As the statute directly provides that the fact findings of the Commission, if supported by testimony, shall be conclusive, this court is limited to the determination of two questions: First, whether such findings are supported by any evidence; and, second, if they are so supported, whether these facts, as found, justify the conclusion that the sale of the respondent's Bagdad rugs as Wilton rugs constituted unfair competition in commerce. Federal Trade Commission v. Curtis Publishing Co., 260 U.S. 568, 43 S. Ct. 210, 67 L. Ed. 408; James S. Kirk & Co. v. Federal Trade Commission (C.C.A.) 59 F.2d 179, certiorari denied 287 U.S. 663, 53 S. Ct. 220, 77 L. Ed. 572.

No rug manufacturer to-day makes and sells Wilton rugs which are similar in all respects to those originally named Wiltons more than one hundred years ago. The definition of a genuine Wilton rug approved by the Commission was formulated in 1925 by a voluntary association of rug manufacturers and dealers. Had the Commission relied solely on this definition, we could not but acknowledge the justice of the contention that the respondent is not bound thereby. The Commission, however, did not rely solely on the definition so formulated, but heard considerable testimony on the question as to what characteristics were essential to a genuine Wilton rug. The voluminous record contains testimony of many witnesses called on behalf of the Commission, corroborated by technical works on the art of rug weaving, to the effect that no rug is a genuine Wilton which fails to have the dyed warp yarn, when not used in the actual making of the pattern, dormant in the body of the rug. While, on the other hand, there was testimony defining and describing the method of manufacture and the characteristics of a genuine Wilton rug which would have justified the labeling of the respondent's Bagdad rugs as Wilton rugs if the Commission had based its findings upon the testimony of the respondent's witnesses, nevertheless the Commission had before it ample evidence upon which to find that the respondent's Bagdad rugs did not contain the essentials of genuine Wilton rugs.

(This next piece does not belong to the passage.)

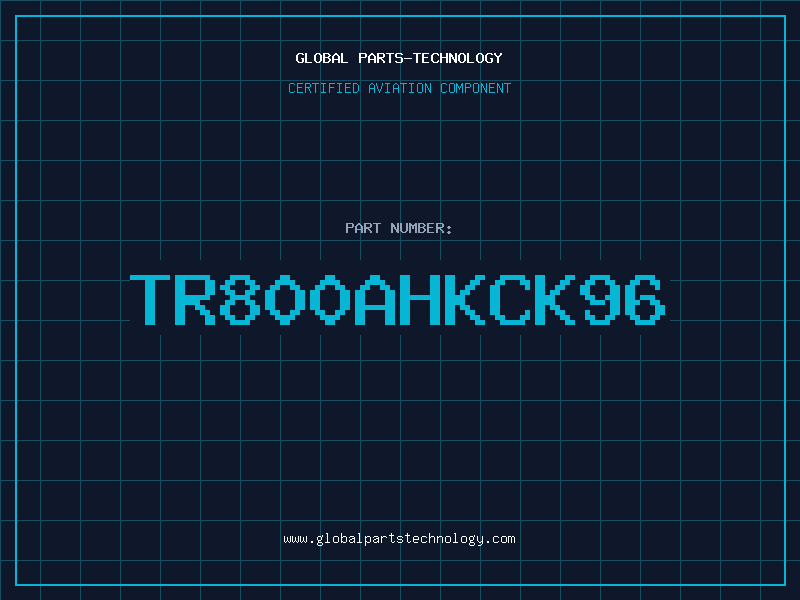 Aviation Part TR800AHKCK96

Under the ruling of the Supreme Court in Federal Trade Commission v. Algoma Lumber Co., 54 S. Ct. 315, 318, 78 L. Ed. /--, opinion filed January 8, 1934, the fact findings of the Commission are not to be regarded as merely persuasive. Justice Cardozo there said: "'The findings of the Commission as to facts, if supported by testimony, shall be conclusive.' 15 U.S.C. § 45 (15 USCA § 45). The Court of Appeals, though professing adherence to this mandate, honored it, we think, with lip service only. In form the court determined that the finding of unfair competition had no support whatever. In fact what the court did was to make its own appraisal of the testimony, picking and choosing for itself among uncertain and conflicting inferences. Statute and decision (Federal Trade Commission v. Pacific States Paper Trade Association, 273 U.S. 52, 61, 63, 47 S. Ct. 255, 71 L. Ed. 534) forbid that exercise of power."

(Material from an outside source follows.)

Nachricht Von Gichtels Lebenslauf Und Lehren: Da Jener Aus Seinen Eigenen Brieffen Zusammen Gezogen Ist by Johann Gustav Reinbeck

Since the statute and decisions expressly confer upon the Commission and not upon the court the duty of determining the facts, it is of no consequence that, if the Congress had conferred fact-finding power upon the court, it might have reached a conclusion other than that of the Commission.

The premise of misbranding being supported by the Commission's findings, the conclusion follows that, when the respondent sold its misbranded rugs in commerce, it thereby harmed its competitors and deluded the ultimate consumers. Federal Trade Commission v. Royal Milling Co., 288 U.S. 212, 53 S. Ct. 335, 77 L. Ed. 706.

The order of the Federal Trade Commission is affirmed. An enforcement order may be entered in accordance with the prayer of the petition.